If the req no. of balls is less than the balls you have, just make sure that the extra balls are divisible by (n-1)

#include <bits/stdc++.h>


#define vi vector<int>
#define tests int t; cin>>t; while(t--)
#define ll long long
#define vll vector<long long>
#define srt(v) sort(v.begin(), v.end())
#define srtg(v) sort(v.begin(), v.end(), greater<int> ())
#define FOR(k, n) for(int k=0; k<n; k++)
#define pb push_back
#define yes cout<<"YES"<<endl
#define no cout<<"NO"<<endl
#define printarr(v) for(auto& x : v) cout<<x<<" "; cout<<endl
#define ree cout<<"******************************************"<<endl
#define int long long

using namespace std;


char nums[10] = { '0','1','2','3','4','5','6','7','8','9' };
char alphsl[26] = { 'A','B','C','D','E','F','G','H','I','J','K','L','M','N','O','P','Q','R','S','T','U','V','W','X','Y','Z' };
const int MOD = 1000000007;
char alphs[26] = { 'a','b','c','d','e','f','g','h','i','j','k','l','m','n','o','p','q','r','s','t','u','v','w','x','y','z' };



void solve() {
    
   int n;
   cin>>n;
   
   vector<int> v(n);
   for(auto& x : v) cin>>x;
   
   srt(v);
   
   int maxy=v[n-1];
   int req=0;
   for(int i=1; i<n; i++) req+=maxy-v[i];
   
   if(v[0]<=req){
       cout<<req-v[0]<<endl;
   }
   else {
       int temp=v[0]-req;
       temp%=n-1;
       if(temp==0){
           cout<<0<<endl;
       }
       else {
           cout<<n-1-temp<<endl;
       }
   }
   
   
}


signed main() {

    ios_base::sync_with_stdio(false);
    cin.tie(0);
    
   
    
        tests
        solve();


    return 0;
}

how ?

why do you comment about this before finishing open hacking period....

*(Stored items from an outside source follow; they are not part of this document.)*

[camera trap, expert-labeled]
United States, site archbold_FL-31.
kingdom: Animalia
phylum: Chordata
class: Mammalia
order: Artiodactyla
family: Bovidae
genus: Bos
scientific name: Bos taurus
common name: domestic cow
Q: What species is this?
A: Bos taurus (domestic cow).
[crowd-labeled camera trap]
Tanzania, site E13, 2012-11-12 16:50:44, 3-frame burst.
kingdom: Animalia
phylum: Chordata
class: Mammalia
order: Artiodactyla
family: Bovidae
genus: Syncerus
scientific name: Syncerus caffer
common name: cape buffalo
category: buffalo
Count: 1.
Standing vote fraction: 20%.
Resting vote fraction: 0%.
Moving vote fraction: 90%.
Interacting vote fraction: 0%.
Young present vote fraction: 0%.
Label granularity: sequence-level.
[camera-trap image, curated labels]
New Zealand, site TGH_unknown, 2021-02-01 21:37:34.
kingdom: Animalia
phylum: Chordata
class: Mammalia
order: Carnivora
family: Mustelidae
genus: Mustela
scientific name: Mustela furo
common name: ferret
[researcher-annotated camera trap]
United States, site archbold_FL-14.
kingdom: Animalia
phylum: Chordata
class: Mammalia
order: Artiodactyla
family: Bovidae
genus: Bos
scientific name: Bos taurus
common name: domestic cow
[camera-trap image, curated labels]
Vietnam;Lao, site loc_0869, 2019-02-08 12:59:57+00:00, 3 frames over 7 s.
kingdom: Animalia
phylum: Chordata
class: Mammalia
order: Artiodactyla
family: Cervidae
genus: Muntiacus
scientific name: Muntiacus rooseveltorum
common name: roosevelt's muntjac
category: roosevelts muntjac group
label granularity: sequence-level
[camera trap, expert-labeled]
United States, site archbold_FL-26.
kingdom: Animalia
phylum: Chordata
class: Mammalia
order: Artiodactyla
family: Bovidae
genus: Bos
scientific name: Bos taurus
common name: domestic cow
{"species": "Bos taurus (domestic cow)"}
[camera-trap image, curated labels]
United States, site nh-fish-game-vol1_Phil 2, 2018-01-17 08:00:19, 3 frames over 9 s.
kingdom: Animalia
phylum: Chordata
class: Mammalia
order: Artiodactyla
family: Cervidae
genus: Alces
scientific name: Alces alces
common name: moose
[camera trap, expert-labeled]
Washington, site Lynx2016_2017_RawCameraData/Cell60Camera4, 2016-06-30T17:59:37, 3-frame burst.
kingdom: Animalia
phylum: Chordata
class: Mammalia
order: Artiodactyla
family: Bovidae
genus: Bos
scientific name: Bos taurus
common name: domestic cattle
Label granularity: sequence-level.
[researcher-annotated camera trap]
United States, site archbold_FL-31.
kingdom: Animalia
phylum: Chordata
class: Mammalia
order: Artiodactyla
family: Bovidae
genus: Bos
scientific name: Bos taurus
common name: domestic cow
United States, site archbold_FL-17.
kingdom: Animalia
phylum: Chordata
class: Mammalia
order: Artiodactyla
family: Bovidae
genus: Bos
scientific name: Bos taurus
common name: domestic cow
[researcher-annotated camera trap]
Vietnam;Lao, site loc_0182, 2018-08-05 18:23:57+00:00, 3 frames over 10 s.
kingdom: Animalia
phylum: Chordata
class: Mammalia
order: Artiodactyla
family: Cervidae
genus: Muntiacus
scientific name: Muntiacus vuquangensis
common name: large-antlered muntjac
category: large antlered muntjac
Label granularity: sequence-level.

some guys might hack your code ... hope you for surviving..

Actually, instead of ST, you can use scanline. 100792298

We have written some $$$O(n^2 \log n)$$$ solutions for E, and they pass. Unfortunately, several participants even squeezed $$$O(n^3)$$$ with a lot of optimizations, so perhaps we should've left the constraints as $$$n \le 5000$$$. What is your solution?

Just some pragmas nothing else: code

I really hope somebody finds a hack to these solutions cause its really annonying T_T

I don't think hacking in Educational Rounds gives you any extra score.

You don't gain anything for hacking in an educational contest.